The University of Illinois at Chicago is in possession of an MRI machine unlike any other. Featuring a 80cm bore size and a magnetic field of 9.4 Tesla, this unit is significantly more powerful than anything currently on the market.
The world’s most powerful medical magnetic resonance imaging machine, the 9.4 Tesla at the University of Illinois at Chicago, has successfully completed safety trials and may soon offer physicians a real-time view of biological processes in the human brain.
The safety study was published in the November Journal of Magnetic Resonance Imaging in an issue focused on MRI safety.
Researchers and physicians hope that the 9.4T will usher in a new era of brain imaging in which they will be able to observe metabolic processes and customize health care.
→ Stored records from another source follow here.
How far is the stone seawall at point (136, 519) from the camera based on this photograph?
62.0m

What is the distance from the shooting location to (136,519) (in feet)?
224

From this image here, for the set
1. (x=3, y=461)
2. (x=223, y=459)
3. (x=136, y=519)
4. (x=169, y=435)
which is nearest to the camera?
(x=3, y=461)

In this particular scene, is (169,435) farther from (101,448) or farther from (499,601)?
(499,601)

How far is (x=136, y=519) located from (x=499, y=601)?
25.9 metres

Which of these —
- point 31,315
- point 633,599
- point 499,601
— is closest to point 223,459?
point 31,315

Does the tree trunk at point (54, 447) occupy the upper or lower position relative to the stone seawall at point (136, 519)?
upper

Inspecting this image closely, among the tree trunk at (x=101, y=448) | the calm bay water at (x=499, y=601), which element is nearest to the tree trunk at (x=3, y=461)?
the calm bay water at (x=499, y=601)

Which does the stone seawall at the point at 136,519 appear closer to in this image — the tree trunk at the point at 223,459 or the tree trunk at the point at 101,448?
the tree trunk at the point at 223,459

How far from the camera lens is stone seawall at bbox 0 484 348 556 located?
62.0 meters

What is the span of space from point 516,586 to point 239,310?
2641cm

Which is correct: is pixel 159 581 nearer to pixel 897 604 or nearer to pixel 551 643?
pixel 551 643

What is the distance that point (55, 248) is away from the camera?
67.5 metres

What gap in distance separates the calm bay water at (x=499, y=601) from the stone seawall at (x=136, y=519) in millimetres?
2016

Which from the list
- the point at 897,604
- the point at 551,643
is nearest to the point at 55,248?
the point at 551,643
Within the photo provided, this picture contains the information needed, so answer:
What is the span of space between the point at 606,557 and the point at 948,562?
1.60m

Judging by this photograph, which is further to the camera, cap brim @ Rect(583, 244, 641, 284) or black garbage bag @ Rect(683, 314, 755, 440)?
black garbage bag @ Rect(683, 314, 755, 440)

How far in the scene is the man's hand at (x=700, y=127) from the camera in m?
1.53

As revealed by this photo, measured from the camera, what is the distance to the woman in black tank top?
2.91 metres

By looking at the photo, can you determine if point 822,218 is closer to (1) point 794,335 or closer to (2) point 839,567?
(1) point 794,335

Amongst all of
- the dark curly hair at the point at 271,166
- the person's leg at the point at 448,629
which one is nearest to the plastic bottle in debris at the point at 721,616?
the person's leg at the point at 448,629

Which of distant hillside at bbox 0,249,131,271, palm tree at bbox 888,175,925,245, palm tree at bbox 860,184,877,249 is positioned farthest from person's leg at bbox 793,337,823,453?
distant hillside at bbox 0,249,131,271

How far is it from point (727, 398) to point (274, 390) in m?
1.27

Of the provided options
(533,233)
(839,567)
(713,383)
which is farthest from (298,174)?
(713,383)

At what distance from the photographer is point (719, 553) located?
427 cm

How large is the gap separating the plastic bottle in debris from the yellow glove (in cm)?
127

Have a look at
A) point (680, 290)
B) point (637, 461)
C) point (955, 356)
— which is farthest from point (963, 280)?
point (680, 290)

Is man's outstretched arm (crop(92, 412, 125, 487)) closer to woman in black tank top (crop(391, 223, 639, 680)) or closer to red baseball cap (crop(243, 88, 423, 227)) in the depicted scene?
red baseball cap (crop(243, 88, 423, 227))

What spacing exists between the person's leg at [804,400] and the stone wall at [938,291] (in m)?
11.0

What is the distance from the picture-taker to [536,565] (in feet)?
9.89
Oncologists, for example, may one day be able to tailor radiation therapy based on a brain tumor’s real-time response to treatment. Currently, physicians often must wait weeks to see if a tumor is shrinking in response to therapy. With the 9.4T, it will be possible to see if individual cells within the tumor are dying long before the tumor has begun to shrink.
The 9.4T magnet has a field strength more than three times that of state-of-the-art clinical units. UIC’s 9.4T is the first such device large enough to scan the head and visualize the human brain.
“Because the more powerful magnet allows us to visualize different types of molecules, we are seeing activity in the brain along a completely different dimension,” said Dr. Keith Thulborn, director of UIC’s Center for Magnetic Resonance Research.
Current MRI visualizes water molecules to track biochemical processes. By visualizing the sodium ions involved in those processes instead, the 9.4T permits researchers to directly follow one of the most important energy-consuming processes in the cellular machinery in the brain.
Press release: World’s Most Powerful MRI Ready to Scan Human Brain…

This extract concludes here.